--- TEXT SECTION ---
GeorgeC
07-22-2002, 08:42 AM
This may sound like a silly question, but from people's experience, is gzip a reliable compression method for outputting any kind of page, or just one composed mostly of text/images? I ask this because I'm thinking of enabling gzip on our site dynamicdrive.com, which consists of sample DHTML (JavaScript) codes throughout its pages. I hate to have gzip mess things up in some browsers.
Thanks,
infinite
07-22-2002, 02:47 PM
Originally posted by GeorgeC
This may sound like a silly question, but from people's experience, is gzip a reliable compression method for outputting any kind of page, or just one composed mostly of text/images? I ask this because I'm thinking of enabling gzip on our site dynamicdrive.com, which consists of sample DHTML (JavaScript) codes throughout its pages. I hate to have gzip mess things up in some browsers.
Thanks,
It won't make much difference to image files it they are already compressed. It's usually just used on text files. Having it on image files may create a high load on your server, and isn't recommended ;). It will only work with browsers that accept the encoding, so it shouldn't mess up other browsers, it should be fine with any text file. Why not try it out on certian directorys only to start with?
HTH,
Infinite ;)
esdjco
07-22-2002, 07:30 PM
Just don't use it for images and you should be good to go. I believe it isn't to hard to do for simple html pages.
--- RECORDS SHOWN ---
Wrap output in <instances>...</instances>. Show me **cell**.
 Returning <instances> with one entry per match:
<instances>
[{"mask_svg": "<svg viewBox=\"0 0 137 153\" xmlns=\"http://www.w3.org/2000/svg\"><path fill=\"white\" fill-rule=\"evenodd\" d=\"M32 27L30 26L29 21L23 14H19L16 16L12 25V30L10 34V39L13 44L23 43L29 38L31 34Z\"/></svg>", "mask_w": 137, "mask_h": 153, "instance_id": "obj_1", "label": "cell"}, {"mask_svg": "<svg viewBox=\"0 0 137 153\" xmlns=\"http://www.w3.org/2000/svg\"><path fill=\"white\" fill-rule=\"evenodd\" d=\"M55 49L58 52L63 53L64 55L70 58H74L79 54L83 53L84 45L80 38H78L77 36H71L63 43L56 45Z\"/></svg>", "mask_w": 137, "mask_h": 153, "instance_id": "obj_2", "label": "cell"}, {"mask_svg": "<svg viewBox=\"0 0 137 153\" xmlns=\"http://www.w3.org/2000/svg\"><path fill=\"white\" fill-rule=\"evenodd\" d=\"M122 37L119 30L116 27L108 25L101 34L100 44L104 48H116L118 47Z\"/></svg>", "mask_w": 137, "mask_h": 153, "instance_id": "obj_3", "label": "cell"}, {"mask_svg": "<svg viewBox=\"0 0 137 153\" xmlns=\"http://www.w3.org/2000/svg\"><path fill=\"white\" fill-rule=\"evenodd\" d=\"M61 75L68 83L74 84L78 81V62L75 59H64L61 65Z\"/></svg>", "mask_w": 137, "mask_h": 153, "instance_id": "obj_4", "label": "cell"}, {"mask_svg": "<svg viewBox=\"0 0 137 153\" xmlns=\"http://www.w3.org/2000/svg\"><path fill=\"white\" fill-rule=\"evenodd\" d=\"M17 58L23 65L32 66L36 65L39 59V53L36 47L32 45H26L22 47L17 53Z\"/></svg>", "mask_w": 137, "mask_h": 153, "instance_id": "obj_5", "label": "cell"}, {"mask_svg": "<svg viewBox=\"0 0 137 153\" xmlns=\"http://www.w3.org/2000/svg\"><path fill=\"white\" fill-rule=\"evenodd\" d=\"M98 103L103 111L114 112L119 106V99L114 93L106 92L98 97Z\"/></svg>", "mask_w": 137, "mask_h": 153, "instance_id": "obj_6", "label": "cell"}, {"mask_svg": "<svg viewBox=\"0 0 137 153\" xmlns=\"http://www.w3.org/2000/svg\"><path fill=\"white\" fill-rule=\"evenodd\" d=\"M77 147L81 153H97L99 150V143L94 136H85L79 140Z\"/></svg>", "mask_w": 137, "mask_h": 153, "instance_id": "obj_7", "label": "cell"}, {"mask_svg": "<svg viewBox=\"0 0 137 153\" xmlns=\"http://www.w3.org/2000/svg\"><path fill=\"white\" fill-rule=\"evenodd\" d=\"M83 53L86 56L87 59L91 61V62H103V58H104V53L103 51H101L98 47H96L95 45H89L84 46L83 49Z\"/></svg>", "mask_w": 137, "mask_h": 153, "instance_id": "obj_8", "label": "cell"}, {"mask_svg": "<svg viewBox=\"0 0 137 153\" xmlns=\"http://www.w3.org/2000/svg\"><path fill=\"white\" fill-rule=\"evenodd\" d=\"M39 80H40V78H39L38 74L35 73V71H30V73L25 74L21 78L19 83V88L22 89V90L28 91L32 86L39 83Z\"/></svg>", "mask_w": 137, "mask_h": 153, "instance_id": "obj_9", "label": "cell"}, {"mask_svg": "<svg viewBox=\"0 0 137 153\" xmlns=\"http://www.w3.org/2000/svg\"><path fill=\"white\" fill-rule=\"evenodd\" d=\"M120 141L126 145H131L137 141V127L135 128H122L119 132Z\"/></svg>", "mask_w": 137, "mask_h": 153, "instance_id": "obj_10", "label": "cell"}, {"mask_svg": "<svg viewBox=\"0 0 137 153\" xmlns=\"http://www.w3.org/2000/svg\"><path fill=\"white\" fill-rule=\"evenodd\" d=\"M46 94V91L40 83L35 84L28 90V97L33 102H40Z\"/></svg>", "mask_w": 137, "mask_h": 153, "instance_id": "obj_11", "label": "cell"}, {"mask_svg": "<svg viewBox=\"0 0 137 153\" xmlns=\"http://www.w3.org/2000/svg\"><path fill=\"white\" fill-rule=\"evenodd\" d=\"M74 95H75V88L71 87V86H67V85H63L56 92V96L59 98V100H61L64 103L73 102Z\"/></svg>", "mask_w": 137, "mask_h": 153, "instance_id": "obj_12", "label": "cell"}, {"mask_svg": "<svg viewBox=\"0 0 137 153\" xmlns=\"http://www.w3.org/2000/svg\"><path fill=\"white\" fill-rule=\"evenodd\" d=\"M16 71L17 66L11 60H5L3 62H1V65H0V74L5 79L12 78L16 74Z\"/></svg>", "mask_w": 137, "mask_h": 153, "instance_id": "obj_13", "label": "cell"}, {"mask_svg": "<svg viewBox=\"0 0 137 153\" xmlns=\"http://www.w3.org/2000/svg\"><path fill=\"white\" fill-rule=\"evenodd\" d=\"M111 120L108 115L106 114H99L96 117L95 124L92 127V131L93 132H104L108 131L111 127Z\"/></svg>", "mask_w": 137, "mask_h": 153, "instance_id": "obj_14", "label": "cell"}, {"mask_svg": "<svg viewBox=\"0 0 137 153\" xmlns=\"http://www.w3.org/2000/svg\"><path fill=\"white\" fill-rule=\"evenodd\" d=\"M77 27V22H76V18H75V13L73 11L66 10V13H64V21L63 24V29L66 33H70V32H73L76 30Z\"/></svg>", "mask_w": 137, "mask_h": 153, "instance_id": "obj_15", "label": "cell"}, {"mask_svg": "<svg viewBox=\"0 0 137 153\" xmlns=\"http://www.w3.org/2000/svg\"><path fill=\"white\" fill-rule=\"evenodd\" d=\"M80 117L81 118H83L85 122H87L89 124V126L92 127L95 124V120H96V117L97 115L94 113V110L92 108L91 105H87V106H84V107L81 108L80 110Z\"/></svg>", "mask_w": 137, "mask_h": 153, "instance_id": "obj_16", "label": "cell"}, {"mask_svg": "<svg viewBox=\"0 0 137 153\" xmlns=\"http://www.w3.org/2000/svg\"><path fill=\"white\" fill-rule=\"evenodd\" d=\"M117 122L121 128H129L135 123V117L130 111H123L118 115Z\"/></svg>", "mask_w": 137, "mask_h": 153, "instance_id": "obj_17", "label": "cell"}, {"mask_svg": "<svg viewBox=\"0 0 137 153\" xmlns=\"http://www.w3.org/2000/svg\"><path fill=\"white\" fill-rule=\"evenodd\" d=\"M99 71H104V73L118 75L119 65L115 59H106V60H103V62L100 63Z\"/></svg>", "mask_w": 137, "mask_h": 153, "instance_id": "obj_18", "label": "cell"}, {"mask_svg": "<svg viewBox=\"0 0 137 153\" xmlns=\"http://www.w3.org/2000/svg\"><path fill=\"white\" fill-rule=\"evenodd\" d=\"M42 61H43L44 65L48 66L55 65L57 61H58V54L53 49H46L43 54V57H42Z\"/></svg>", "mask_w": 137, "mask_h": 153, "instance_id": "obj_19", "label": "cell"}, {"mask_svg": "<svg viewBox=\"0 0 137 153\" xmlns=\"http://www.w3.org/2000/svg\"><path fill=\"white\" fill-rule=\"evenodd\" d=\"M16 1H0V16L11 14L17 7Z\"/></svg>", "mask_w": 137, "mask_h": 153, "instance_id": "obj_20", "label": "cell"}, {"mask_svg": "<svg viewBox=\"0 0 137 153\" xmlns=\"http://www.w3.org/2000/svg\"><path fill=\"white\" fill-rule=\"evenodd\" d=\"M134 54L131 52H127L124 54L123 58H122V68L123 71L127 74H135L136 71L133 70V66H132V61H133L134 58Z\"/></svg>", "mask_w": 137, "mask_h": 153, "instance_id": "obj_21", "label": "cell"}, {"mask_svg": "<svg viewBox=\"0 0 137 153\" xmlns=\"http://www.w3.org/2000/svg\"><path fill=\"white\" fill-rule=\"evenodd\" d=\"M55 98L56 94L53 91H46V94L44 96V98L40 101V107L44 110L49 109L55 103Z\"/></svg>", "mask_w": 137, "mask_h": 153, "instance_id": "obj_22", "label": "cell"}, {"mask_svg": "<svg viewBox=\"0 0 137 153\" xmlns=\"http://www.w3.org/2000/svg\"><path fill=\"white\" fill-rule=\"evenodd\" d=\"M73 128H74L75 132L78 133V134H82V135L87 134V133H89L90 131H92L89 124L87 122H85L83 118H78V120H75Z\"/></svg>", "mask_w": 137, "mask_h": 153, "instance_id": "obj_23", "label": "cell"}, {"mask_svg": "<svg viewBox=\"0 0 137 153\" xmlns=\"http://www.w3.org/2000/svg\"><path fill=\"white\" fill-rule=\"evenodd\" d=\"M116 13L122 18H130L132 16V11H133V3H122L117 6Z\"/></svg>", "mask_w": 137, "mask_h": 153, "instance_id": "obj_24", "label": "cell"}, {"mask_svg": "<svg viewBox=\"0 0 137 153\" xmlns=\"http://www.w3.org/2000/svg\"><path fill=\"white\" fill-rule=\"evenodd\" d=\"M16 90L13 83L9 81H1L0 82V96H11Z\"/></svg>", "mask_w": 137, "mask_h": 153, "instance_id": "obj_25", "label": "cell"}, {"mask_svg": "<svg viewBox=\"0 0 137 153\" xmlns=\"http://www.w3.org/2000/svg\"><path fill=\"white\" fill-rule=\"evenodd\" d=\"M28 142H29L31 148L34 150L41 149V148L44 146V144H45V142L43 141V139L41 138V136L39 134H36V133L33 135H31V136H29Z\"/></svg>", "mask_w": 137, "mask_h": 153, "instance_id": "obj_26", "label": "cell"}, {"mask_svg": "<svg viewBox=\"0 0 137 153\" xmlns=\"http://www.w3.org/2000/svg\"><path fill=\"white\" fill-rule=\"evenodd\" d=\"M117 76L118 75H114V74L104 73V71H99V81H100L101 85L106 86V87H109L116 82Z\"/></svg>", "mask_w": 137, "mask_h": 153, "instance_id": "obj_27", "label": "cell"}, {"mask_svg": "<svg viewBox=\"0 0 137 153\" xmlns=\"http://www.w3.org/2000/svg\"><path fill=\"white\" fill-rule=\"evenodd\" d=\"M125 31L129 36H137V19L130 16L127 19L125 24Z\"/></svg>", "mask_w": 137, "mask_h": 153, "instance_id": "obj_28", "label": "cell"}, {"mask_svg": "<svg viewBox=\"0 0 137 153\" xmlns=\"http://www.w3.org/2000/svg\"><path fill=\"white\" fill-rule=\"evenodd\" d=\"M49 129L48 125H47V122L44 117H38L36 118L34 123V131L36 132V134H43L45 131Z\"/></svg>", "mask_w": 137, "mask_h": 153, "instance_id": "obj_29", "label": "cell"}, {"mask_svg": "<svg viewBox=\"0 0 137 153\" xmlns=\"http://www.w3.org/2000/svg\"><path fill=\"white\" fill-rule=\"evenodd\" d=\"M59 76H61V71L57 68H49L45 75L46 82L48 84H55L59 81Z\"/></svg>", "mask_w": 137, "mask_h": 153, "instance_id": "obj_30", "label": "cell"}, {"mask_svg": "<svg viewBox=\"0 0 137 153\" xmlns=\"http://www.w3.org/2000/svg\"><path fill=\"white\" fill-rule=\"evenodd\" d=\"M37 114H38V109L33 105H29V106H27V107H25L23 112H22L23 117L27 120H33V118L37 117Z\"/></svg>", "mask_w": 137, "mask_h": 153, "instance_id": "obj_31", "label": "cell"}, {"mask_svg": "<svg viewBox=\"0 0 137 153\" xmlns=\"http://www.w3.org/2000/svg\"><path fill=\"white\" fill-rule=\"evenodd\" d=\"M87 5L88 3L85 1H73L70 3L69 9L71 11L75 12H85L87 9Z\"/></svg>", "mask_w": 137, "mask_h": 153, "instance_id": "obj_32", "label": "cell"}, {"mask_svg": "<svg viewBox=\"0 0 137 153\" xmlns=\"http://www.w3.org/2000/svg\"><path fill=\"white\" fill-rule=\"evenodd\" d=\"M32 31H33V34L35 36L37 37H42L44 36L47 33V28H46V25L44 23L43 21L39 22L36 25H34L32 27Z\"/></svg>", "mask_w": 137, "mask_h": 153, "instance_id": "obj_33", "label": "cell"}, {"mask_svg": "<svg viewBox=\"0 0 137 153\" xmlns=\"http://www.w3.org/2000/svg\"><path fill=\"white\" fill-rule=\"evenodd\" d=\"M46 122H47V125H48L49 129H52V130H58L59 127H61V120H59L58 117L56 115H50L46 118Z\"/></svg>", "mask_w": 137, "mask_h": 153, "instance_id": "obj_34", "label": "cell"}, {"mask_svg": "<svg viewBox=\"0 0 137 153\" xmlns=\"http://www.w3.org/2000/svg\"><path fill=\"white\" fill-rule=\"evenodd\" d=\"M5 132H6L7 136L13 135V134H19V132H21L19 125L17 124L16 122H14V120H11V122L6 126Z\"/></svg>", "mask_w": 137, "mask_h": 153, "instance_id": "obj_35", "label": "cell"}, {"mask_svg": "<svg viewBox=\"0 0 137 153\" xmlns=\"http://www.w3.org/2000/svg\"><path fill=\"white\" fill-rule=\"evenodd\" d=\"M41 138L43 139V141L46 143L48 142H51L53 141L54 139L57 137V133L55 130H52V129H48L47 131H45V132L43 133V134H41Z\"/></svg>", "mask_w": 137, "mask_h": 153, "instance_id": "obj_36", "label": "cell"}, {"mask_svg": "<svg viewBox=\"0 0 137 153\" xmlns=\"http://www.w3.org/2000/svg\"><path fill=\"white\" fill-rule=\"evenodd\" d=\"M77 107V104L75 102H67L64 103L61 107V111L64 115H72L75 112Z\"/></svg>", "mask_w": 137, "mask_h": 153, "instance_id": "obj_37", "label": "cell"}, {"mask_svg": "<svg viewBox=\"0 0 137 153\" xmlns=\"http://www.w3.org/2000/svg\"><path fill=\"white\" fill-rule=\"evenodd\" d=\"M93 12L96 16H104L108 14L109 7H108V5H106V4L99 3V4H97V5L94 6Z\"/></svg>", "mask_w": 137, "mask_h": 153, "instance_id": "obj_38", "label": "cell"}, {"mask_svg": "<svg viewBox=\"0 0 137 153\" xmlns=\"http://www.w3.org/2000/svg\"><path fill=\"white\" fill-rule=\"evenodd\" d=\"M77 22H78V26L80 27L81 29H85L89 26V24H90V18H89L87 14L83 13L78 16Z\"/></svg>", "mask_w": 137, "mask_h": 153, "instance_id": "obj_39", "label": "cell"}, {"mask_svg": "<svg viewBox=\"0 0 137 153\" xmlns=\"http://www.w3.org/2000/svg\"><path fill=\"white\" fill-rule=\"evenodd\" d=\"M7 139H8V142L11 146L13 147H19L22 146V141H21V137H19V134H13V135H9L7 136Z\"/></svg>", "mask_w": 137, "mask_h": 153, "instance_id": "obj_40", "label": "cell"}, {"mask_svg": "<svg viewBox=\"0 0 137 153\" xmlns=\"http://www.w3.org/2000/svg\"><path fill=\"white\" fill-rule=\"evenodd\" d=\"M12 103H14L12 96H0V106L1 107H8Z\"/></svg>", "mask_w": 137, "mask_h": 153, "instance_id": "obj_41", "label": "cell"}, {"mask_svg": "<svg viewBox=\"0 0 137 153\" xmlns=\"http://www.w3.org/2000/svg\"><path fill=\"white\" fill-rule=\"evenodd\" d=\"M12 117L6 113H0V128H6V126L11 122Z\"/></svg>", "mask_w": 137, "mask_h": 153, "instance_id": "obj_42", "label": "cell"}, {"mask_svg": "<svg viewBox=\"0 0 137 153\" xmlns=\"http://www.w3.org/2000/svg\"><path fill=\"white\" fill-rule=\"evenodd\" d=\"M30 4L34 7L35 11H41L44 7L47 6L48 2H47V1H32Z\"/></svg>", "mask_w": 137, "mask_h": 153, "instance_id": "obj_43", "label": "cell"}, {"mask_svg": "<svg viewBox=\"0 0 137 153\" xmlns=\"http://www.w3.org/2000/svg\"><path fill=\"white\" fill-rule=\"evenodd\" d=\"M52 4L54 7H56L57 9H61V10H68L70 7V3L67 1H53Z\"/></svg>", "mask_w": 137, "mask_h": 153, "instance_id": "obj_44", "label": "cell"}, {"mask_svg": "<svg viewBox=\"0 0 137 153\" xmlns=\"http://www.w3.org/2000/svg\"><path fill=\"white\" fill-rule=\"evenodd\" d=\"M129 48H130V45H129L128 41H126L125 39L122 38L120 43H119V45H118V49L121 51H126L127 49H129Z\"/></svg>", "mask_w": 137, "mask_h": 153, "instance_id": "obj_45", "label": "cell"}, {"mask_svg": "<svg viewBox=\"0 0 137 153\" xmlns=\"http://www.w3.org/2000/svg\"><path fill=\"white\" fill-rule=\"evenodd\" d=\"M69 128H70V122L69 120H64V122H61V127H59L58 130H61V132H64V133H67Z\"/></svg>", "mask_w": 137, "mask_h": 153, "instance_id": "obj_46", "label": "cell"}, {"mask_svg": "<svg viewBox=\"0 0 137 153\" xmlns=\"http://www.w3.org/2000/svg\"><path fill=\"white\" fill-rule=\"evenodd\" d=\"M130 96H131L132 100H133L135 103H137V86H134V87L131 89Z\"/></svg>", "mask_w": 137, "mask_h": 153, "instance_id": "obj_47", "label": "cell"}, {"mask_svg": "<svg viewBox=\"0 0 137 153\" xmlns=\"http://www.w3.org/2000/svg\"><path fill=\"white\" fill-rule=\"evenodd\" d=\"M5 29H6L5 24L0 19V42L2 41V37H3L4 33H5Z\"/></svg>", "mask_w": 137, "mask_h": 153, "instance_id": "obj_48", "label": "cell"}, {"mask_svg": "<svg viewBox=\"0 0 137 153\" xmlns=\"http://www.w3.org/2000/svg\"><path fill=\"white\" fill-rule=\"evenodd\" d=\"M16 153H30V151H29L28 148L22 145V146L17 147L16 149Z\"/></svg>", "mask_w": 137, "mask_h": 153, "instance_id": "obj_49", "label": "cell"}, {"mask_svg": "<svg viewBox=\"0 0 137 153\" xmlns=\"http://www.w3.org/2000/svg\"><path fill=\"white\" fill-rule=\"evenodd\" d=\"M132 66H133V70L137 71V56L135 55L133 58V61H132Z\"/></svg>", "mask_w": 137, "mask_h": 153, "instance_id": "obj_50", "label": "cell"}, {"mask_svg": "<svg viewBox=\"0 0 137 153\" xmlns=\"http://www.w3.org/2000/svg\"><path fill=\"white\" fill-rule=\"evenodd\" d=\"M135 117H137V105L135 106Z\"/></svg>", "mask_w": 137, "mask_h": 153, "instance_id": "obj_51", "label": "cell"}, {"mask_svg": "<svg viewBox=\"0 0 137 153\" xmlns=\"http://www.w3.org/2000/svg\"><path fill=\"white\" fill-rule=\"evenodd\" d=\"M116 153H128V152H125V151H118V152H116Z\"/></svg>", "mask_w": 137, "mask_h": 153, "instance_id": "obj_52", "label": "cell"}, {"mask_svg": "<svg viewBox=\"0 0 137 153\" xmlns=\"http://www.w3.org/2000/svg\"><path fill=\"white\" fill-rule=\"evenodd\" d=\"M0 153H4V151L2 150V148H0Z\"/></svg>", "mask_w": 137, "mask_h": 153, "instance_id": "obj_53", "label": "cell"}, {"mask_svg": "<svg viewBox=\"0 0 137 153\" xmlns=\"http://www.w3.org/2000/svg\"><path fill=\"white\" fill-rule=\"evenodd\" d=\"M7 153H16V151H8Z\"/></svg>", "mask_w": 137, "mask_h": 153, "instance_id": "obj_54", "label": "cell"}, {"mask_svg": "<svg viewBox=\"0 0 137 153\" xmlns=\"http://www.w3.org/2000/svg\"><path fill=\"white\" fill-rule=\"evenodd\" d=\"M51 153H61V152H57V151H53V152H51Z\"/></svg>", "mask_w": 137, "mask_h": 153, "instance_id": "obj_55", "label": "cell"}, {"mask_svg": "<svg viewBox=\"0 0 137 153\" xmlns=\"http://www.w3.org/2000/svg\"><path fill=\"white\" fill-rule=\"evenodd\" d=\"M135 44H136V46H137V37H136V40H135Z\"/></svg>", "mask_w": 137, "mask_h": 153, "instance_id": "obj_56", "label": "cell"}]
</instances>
---
AIM OF THE EXERCISE
Reproduce the entire forum thread about gzip compression above, word for word.

OUTPUT
GeorgeC
07-22-2002, 08:42 AM
This may sound like a silly question, but from people's experience, is gzip a reliable compression method for outputting any kind of page, or just one composed mostly of text/images? I ask this because I'm thinking of enabling gzip on our site dynamicdrive.com, which consists of sample DHTML (JavaScript) codes throughout its pages. I hate to have gzip mess things up in some browsers.
Thanks,
infinite
07-22-2002, 02:47 PM
Originally posted by GeorgeC
This may sound like a silly question, but from people's experience, is gzip a reliable compression method for outputting any kind of page, or just one composed mostly of text/images? I ask this because I'm thinking of enabling gzip on our site dynamicdrive.com, which consists of sample DHTML (JavaScript) codes throughout its pages. I hate to have gzip mess things up in some browsers.
Thanks,
It won't make much difference to image files it they are already compressed. It's usually just used on text files. Having it on image files may create a high load on your server, and isn't recommended ;). It will only work with browsers that accept the encoding, so it shouldn't mess up other browsers, it should be fine with any text file. Why not try it out on certian directorys only to start with?
HTH,
Infinite ;)
esdjco
07-22-2002, 07:30 PM
Just don't use it for images and you should be good to go. I believe it isn't to hard to do for simple html pages.